Jeden gol przed przerwą, drugi po przerwie - obydwa widowiskowe - i Turcja wygrała w Lens 2:0. Czesi okazje mieli, ale je marnowali. Zajęli ostatnie miejsce w grupie D i żegnają się z turniejem.

Sytuacja Czechów przed tym meczem nie była dobra - mieli tylko jeden punkt. Sytuacja Turków była zła, bo punktów nie mieli. Obydwie ekipy mogły jeszcze liczyć na awans z grupy D, ale obydwie potrzebowały zwycięstwa, najlepiej wysokiego.

- Musimy wygrać. Jeśli to zrobimy, powinniśmy trafić do fazy pucharowej – mówił czeski obrońca Pavel Kaderabek.

Cech szybko pokonany

Turecki as Arda Turan po porażce 0:3 z Hiszpanią był bardzo krytykowany przez kibiców. – Nic nie muszę udowadniać, grałem w reprezentacji ponad 90 razy, a słabych meczów naliczyłbym co najwyżej kilka – odpowiedział.

Czesi radzili sobie bez 35-letniego Tomasa Rosicky’ego - w spotkaniu z Chorwacją weteran naderwał mięsień uda, co oznacza, że pożegnał się z imprezą.

We wtorek na Stade Bollaert-Delelis w Lens jego młodsi koledzy energicznie rozpoczęli pojedynek, ale to Turcy szybko strzeli gola. W 10. minucie zaledwie 18-letni Emre Mor precyzyjnie dograł w pole karne, a Burak Yilmaz widowiskowo pokonał Petra Cecha, dla którego był to 14. występ w finałach ME, czym wyrównał rekord kraju, należący do Karela Poborsky'ego.
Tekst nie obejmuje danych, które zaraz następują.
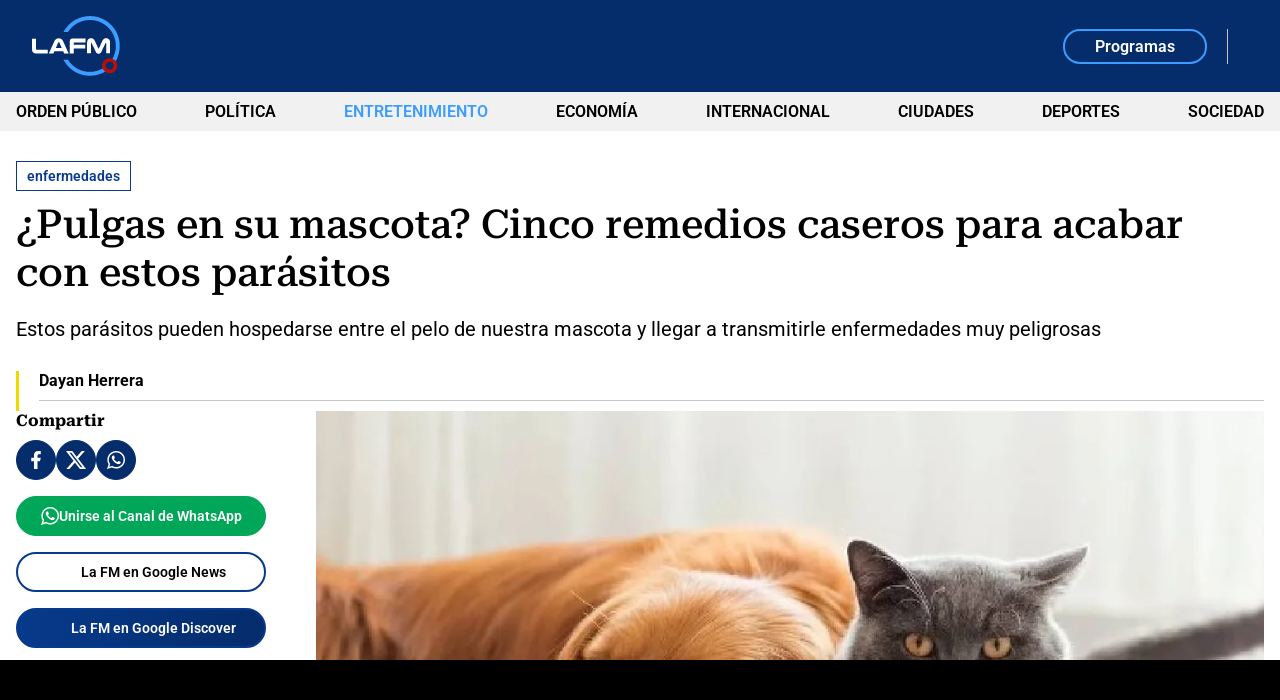

--- FILE ---
content_type: text/html; charset=utf-8
request_url: https://www.google.com/recaptcha/api2/aframe
body_size: 268
content:
<!DOCTYPE HTML><html><head><meta http-equiv="content-type" content="text/html; charset=UTF-8"></head><body><script nonce="Ok1SGEyCecv9BxSSKgc4xA">/** Anti-fraud and anti-abuse applications only. See google.com/recaptcha */ try{var clients={'sodar':'https://pagead2.googlesyndication.com/pagead/sodar?'};window.addEventListener("message",function(a){try{if(a.source===window.parent){var b=JSON.parse(a.data);var c=clients[b['id']];if(c){var d=document.createElement('img');d.src=c+b['params']+'&rc='+(localStorage.getItem("rc::a")?sessionStorage.getItem("rc::b"):"");window.document.body.appendChild(d);sessionStorage.setItem("rc::e",parseInt(sessionStorage.getItem("rc::e")||0)+1);localStorage.setItem("rc::h",'1769032387532');}}}catch(b){}});window.parent.postMessage("_grecaptcha_ready", "*");}catch(b){}</script></body></html>

--- FILE ---
content_type: application/javascript; charset=utf-8
request_url: https://fundingchoicesmessages.google.com/f/AGSKWxUllbSzDyv02FI1YJGq5pdQ28IxWw43kJnZViJ7Rw9OOVGWeigeTIbWhAIeDFouxlXLyXHILLWGbDNUQWuSF9-gmmvcDm1x6qNQgb6SNA1hT7iXvgmOIKuqnzGGbgWbK4vGYunyrBjYkPhGS8TSrPWGDcORN3c5z82u5i7OskfBQJ7D8qYz7Wl74PkC/_/css/ad./newad?/sponsorpaynetwork.-sprite-ad./adzerk2_
body_size: -1289
content:
window['4b3e46c2-171d-4c48-a3fc-a47a39497b87'] = true;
Potem Czesi marnowali swoje okazje. Tomas Sivok główkował w słupek, Jaroslav Plasil uderzył z daleka – mniej więcej z 30 metrów - w okienko, ale Volkan Babacan nie dał się zaskoczyć. W 31. minucie Kaderabek ścigał piłkę, chciał jej sięgnąć po wrzutce i wbić ją do siatki. Nie zdążył, niewiele mu zabrakło.

Tufan w zamieszaniu

Po przerwie krwią zalał się Gokhan Gonul. On ucierpiał najbardziej, kiedy w walce o górną piłkę walczyło trzech piłkarzy. Opatrzenie jego pękniętego łuku brwiowego, czyli kontuzji pięściarskiej, zajęło lekarzowi trochę czasu.

Czesi próbowali, Babacan pewnie bronił.

Zaatakowali też Turcy. W 65. minucie wykonywali rzut wolny - w zamieszaniu, z ostrego kąta, bardzo mocno z sześciu metrów uderzył Ozan Tufan. I było 2:0.

Czeska reprezentacja wraca do kraju, Turcy mają trzecie miejsce w grupie i muszą czekać na inne wyniki, by się dowiedzieć, czy grają dalej.